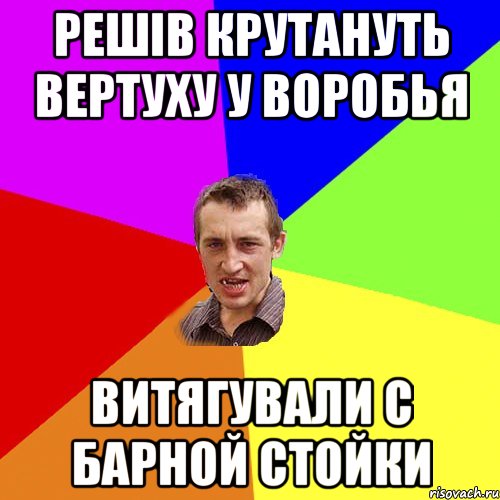 РЕШІВ КРУТАНУТЬ ВЕРТУХУ У ВОРОБЬЯ

ВИТЯГУВАЛИ С БАРНОЙ СТОЙКИ

risovach.ru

________________________

INSTRUCTIONS TO FOLLOW
Could each line of the data be written out exactly, with no pictures included?

EXPECTED OUTPUT
 РЕШІВ КРУТАНУТЬ ВЕРТУХУ У ВОРОБЬЯ

ВИТЯГУВАЛИ С БАРНОЙ СТОЙКИ

risovach.ru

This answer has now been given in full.